Provided records:
▬▬▬
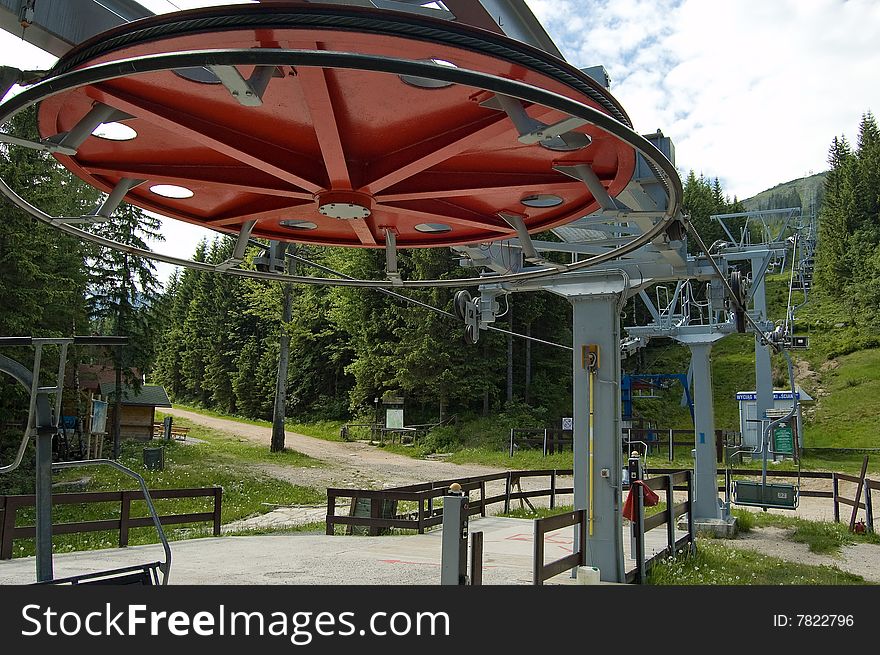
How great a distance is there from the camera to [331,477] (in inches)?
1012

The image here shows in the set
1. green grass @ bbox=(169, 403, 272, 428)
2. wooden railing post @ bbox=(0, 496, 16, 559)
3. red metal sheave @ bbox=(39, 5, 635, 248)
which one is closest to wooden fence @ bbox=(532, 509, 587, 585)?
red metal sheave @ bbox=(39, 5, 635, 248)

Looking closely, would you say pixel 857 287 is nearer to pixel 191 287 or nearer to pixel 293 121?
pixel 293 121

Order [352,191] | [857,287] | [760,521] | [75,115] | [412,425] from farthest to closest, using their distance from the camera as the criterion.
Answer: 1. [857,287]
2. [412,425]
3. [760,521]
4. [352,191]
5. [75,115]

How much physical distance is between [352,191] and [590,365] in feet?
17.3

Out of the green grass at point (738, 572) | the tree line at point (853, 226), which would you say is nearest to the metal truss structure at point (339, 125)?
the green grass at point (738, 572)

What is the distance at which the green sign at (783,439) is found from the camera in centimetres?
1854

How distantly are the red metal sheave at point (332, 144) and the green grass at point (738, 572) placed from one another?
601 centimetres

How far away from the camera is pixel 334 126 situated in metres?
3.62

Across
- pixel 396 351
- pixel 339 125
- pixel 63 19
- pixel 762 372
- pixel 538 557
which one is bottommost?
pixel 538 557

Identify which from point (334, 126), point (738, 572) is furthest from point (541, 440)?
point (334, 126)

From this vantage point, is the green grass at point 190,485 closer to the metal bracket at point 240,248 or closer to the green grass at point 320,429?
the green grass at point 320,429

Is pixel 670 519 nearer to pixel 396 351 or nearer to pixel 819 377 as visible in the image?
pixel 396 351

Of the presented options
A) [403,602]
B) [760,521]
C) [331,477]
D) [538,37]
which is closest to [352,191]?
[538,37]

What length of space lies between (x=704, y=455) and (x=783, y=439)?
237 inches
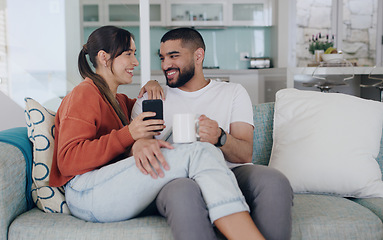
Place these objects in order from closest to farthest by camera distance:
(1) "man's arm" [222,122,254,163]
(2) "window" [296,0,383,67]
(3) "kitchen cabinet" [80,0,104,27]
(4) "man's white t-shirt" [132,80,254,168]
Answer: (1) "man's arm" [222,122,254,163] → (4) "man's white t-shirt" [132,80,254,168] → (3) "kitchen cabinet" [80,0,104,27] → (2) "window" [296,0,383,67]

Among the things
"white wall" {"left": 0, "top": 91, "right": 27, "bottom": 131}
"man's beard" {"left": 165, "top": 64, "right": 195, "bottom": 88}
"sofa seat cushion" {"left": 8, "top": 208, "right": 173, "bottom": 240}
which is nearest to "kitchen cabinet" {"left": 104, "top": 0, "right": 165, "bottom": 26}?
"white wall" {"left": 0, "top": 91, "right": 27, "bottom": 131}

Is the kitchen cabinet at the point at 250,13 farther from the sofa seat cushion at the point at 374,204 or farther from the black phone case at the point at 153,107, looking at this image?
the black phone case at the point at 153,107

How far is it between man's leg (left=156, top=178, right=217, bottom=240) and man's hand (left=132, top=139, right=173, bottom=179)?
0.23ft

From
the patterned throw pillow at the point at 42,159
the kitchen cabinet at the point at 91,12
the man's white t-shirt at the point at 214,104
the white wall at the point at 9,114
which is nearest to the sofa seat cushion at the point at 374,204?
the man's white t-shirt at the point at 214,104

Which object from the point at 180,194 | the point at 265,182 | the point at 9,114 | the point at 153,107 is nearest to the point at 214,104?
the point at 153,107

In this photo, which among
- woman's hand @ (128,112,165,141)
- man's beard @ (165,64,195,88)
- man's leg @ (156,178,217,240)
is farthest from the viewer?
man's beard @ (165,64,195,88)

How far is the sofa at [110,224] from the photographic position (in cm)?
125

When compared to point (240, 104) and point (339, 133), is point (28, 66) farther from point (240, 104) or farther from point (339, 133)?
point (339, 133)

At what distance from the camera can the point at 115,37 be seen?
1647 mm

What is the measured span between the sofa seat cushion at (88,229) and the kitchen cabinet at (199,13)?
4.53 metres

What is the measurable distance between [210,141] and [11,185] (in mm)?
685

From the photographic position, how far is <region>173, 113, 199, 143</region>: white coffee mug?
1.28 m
▬▬▬
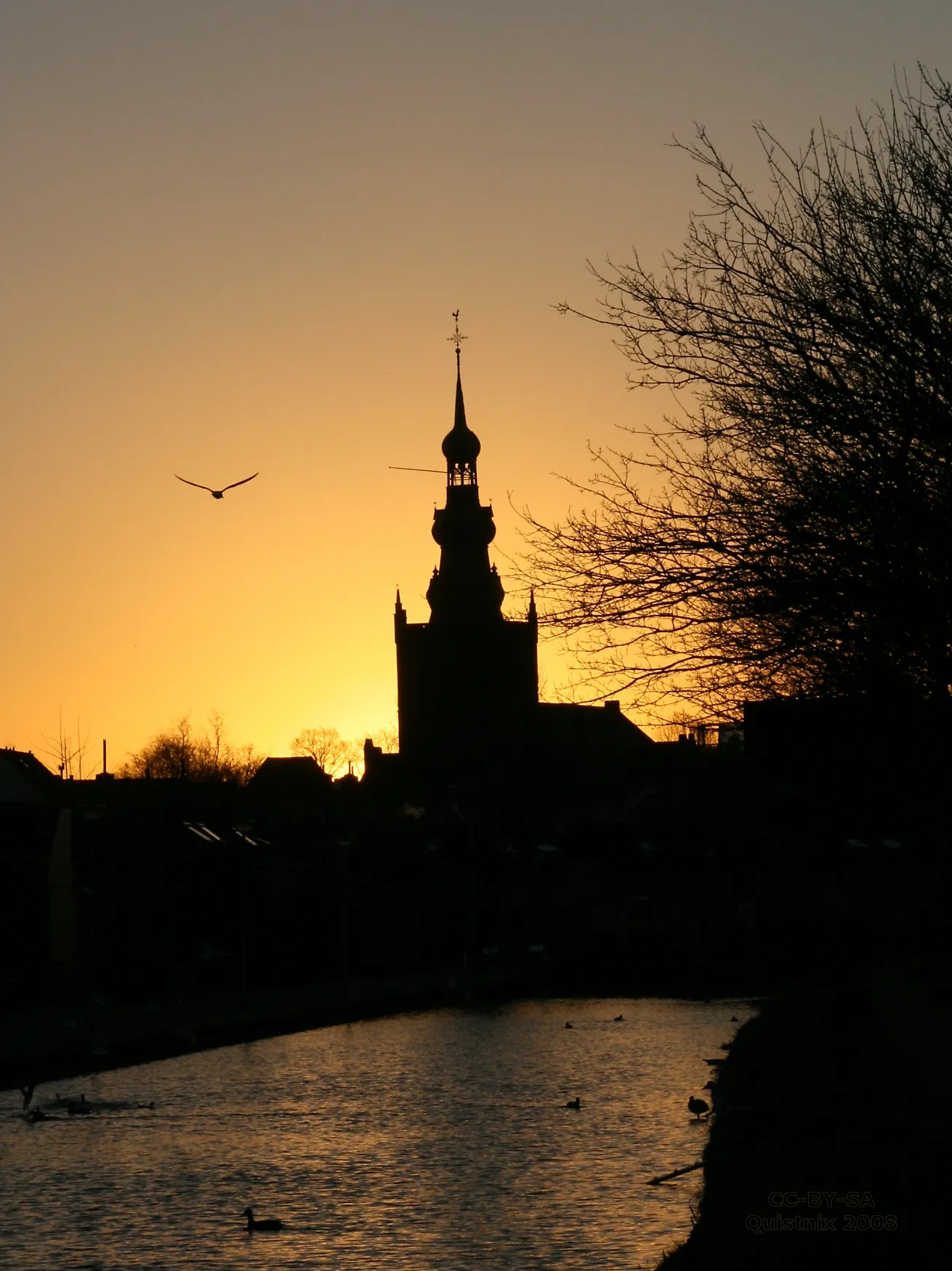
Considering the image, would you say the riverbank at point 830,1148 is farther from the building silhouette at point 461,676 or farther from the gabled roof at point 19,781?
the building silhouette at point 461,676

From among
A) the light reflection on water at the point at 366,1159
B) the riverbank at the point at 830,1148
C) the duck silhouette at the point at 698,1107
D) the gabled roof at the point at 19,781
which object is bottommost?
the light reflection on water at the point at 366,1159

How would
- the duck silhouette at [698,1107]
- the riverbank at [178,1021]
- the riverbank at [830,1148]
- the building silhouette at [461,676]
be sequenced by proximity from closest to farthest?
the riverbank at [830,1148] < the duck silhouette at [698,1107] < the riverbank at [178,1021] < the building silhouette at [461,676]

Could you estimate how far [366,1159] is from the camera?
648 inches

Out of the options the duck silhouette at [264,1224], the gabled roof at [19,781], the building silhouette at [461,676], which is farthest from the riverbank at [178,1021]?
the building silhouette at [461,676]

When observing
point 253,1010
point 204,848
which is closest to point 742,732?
▬▬▬
Which lines in the records contain the string "pixel"? Copy out each one.

The output:
Looking closely, would you say pixel 857 287 is nearer to pixel 191 287 or nearer to pixel 293 121?
pixel 293 121
How far away from the camera is pixel 334 126 situated in metres?
- pixel 396 351
- pixel 339 125
- pixel 63 19
- pixel 762 372
- pixel 538 557
pixel 538 557
Is pixel 670 519 nearer to pixel 396 351 or nearer to pixel 819 377 as visible in the image?
pixel 396 351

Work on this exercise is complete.